Passage shown:

:::

Kalanka (Hindi: कलंका) is a mountain of Garhwal Himalaya in Uttarakhand, India. Kalanka stands at 6931 meter 22740 feet. It's the 20th highest located entirely within the Uttrakhand. Nanda Devi is the highest mountain in this category. Kalanka is the 48th highest peak in India and 319th highest peak in the world. Southern side of Kalanka is falls under Nanda Devi National Park.

Climbing history

Kalanka (6931m) lies on the outer rim of the Nanda Devi sanctuary and in between Changabang and Saf Minal. The first ascent by Ikuo Tanabe's four-member expedition from Japan in 1975 through the west ridge. They follow the Rishi Ganga gorge and crossed over to Shipton's col to gain the col between Changabang and Kalanka and climbed the west ridge. The first summit was reached by Noriaki Ikeda, Tsuneo Kouma, Kazumasa Inoue and the leader Tanabe on 3 June 1975. The first ascent of the north face was made in 1977 by Czechoslovak expedition, led by Frantisek Grunt, They approach the col through the Bagini glacier and the west ridge. Jozef Raconcaj and Ladislav Jon reached the summit on 20 September 1977.

:::

Return the Kalanka passage in full, word for word.

Data supplied:
:::

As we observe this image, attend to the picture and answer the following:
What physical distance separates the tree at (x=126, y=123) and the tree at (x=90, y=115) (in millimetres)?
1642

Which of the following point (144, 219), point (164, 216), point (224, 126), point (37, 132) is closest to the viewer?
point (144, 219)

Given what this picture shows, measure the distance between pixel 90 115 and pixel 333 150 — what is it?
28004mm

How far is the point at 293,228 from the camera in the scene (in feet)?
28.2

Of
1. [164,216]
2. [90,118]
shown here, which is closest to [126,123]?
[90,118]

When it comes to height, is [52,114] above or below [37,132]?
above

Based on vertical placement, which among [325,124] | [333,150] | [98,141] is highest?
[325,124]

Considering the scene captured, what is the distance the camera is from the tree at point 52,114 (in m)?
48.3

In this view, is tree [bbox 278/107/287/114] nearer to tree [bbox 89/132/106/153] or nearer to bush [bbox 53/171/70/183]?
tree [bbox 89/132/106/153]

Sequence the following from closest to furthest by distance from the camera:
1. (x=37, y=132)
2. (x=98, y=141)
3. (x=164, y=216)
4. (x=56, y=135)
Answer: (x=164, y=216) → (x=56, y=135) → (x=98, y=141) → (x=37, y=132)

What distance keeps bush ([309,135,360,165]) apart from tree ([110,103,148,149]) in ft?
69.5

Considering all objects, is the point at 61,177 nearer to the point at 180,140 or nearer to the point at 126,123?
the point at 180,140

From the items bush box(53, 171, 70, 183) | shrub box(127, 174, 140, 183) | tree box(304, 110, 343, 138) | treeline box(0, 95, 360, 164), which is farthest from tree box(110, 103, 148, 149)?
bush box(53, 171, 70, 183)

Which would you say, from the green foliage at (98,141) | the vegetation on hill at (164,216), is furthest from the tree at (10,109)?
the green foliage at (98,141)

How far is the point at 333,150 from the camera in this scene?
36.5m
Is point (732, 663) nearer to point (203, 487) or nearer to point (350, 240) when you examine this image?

:::

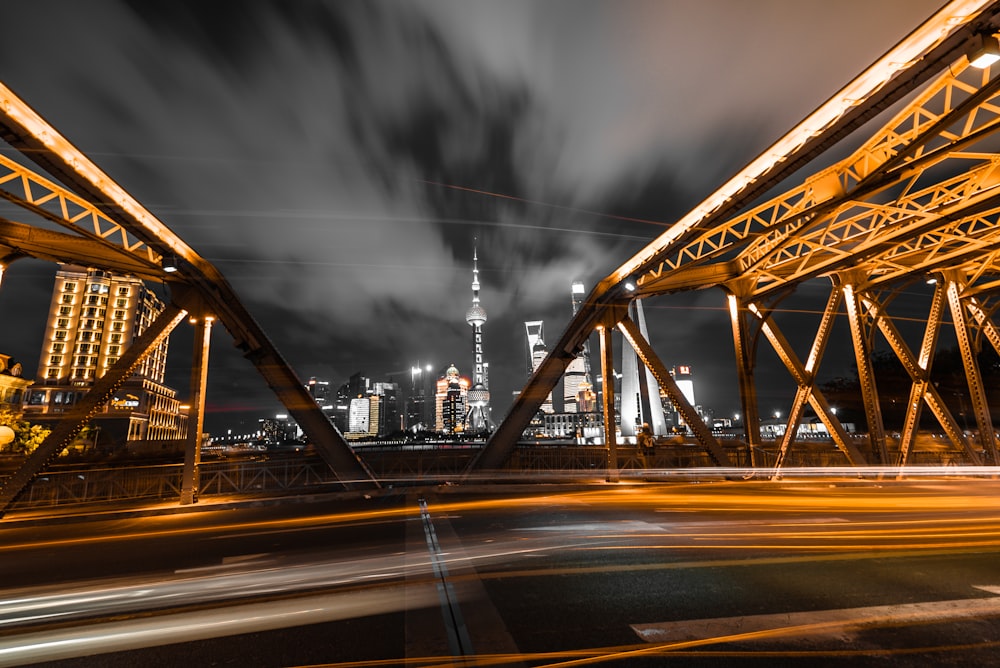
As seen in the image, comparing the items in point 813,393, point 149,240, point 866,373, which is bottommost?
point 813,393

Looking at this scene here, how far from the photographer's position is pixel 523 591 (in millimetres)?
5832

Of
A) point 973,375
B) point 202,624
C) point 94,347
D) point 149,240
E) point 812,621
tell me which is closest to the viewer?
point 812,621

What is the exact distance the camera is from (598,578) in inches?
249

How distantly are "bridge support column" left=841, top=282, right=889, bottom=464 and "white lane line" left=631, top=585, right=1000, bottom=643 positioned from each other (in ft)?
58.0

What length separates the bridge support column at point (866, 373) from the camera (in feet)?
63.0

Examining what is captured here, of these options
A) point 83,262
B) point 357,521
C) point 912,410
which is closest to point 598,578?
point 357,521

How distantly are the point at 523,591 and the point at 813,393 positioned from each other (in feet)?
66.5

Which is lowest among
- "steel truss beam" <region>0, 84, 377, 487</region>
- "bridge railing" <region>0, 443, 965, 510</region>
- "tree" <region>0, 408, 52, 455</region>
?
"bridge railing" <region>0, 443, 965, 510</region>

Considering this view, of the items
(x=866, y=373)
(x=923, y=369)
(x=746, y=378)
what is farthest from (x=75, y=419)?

:::

Response:
Kalanka (Hindi: कलंका) is a mountain of Garhwal Himalaya in Uttarakhand, India. Kalanka stands at 6931 meter 22740 feet. It's the 20th highest located entirely within the Uttrakhand. Nanda Devi is the highest mountain in this category. Kalanka is the 48th highest peak in India and 319th highest peak in the world. Southern side of Kalanka is falls under Nanda Devi National Park.

Climbing history

Kalanka (6931m) lies on the outer rim of the Nanda Devi sanctuary and in between Changabang and Saf Minal. The first ascent by Ikuo Tanabe's four-member expedition from Japan in 1975 through the west ridge. They follow the Rishi Ganga gorge and crossed over to Shipton's col to gain the col between Changabang and Kalanka and climbed the west ridge. The first summit was reached by Noriaki Ikeda, Tsuneo Kouma, Kazumasa Inoue and the leader Tanabe on 3 June 1975. The first ascent of the north face was made in 1977 by Czechoslovak expedition, led by Frantisek Grunt, They approach the col through the Bagini glacier and the west ridge. Jozef Raconcaj and Ladislav Jon reached the summit on 20 September 1977.